Opinion
26096, 26097, 26098, 26099.
SUBMITTED OCTOBER 14, 1970.
DECIDED NOVEMBER 5, 1970. REHEARING DENIED NOVEMBER 18, 1970.
Mandamus. Fulton Superior Court. Before Judge Alverson.
Archer, Patrick, Sidener Thomason, James H. Archer, Jr., for appellant.
Long Siefferman, Calhoun A. Long, Floyd E. Siefferman, Jr., for appellees.
1. A plea of laches is an equitable plea and does not apply to the legal remedy of mandamus.
2. Pleas of res judicata, estoppel by judgment and of prior admissions in judicio without evidence to support them are properly overruled.
3. In an action seeking mandamus against a city official the provisions of Ga. L. 1945, pp. 137, 138 ( Code Ann. § 110-1106) are not applicable merely because it is contended that an ordinance of a municipality is void.
4. The trial court did not err in declaring the ordinance under attack void and in granting the mandamus absolute.
SUBMITTED OCTOBER 14, 1970 — DECIDED NOVEMBER 5, 1970 — REHEARING DENIED NOVEMBER 18, 1970.
Four separate actions were filed seeking to mandamus B. W. Addis, Building Inspector for the City of East Point, to issue building permits. The basic contention of each action being that the zoning ordinance of the City of East Point was not properly adopted and therefore void, and that the sole reason for refusing the permits, the property not being zoned for the type of structure sought to be constructed, a mandamus absolute should issue. In each case the trial court, after hearing, found the zoning ordinance was not properly adopted and granted the mandamus absolute.
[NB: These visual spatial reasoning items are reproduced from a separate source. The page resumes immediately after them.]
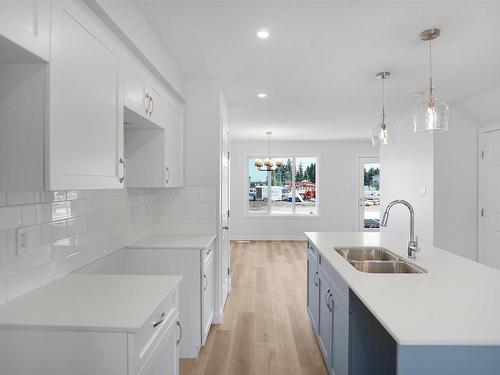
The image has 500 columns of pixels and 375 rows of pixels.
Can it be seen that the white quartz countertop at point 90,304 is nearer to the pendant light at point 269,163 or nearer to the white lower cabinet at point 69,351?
the white lower cabinet at point 69,351

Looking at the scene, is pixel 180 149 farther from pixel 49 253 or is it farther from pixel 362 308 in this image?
pixel 362 308

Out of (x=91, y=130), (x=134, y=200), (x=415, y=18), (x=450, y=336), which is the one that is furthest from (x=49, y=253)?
(x=415, y=18)

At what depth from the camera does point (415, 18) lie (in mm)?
2064

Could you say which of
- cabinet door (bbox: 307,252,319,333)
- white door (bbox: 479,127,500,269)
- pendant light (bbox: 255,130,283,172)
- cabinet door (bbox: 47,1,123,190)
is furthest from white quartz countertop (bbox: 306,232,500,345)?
pendant light (bbox: 255,130,283,172)

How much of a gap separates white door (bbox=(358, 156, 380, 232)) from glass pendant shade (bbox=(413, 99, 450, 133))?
573 cm

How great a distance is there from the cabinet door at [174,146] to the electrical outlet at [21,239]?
4.22 ft

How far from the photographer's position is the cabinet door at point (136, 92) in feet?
6.10

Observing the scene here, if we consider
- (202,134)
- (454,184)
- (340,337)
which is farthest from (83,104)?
(454,184)

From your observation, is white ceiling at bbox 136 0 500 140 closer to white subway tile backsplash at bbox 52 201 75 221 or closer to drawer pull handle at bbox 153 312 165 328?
white subway tile backsplash at bbox 52 201 75 221

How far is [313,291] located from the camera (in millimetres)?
2898

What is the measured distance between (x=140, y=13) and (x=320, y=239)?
224cm

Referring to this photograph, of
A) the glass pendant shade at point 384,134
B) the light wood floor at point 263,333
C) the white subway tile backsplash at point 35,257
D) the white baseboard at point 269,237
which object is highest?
the glass pendant shade at point 384,134

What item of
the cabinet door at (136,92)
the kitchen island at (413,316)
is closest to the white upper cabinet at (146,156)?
the cabinet door at (136,92)

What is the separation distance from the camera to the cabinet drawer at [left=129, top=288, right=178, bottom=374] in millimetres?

In one case (26096) the defendant filed pleas of res judicata, estoppel by judgment and laches, all of which were overruled. The defendant in the trial court appealed and enumerates as error each judgment adverse to him in each of the four cases.
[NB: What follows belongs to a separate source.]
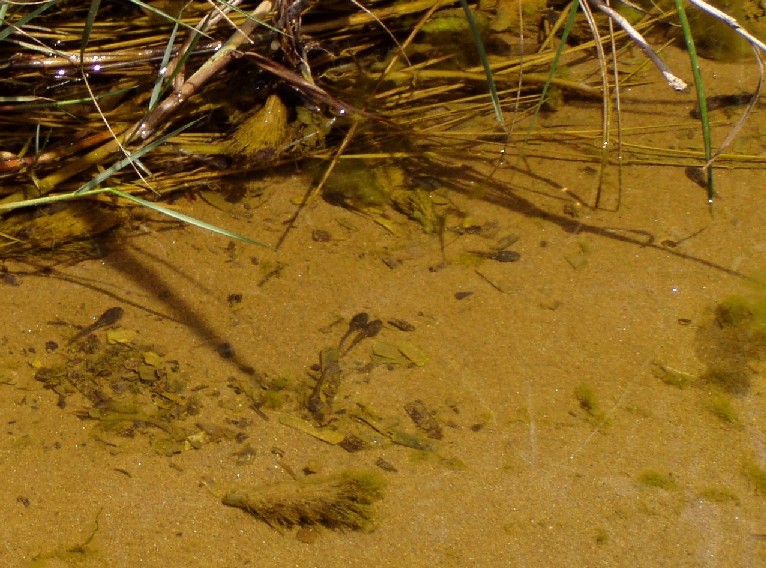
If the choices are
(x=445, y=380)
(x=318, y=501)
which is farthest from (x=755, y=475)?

1. "With reference to the plea of laches, it is necessary to say only that the doctrine of laches is an equitable one, and that the instant case is a legal proceeding to which this doctrine does not apply. See Wood v. City Board of Plumbing Examiners, 192 Ga. 415 ( 15 S.E.2d 485), and Fletcher v. Gillespie, 201 Ga. 377 ( 40 S.E.2d 45)." Crow v. McCallum, 215 Ga. 692, 297 ( 113 S.E.2d 203).
2. As to the pleas of res judicata and estoppel by judgment the defendant's pleadings show prior litigation between the parties but the record is devoid of any evidence of a final judgment adverse to the plaintiff in such prior litigation. Thus, these defenses were properly overruled. Nor was there any evidence introduced on the trial of this case to support the defense that the plaintiffs were bound by admissions in judicio which would require a final adjudication adverse to them.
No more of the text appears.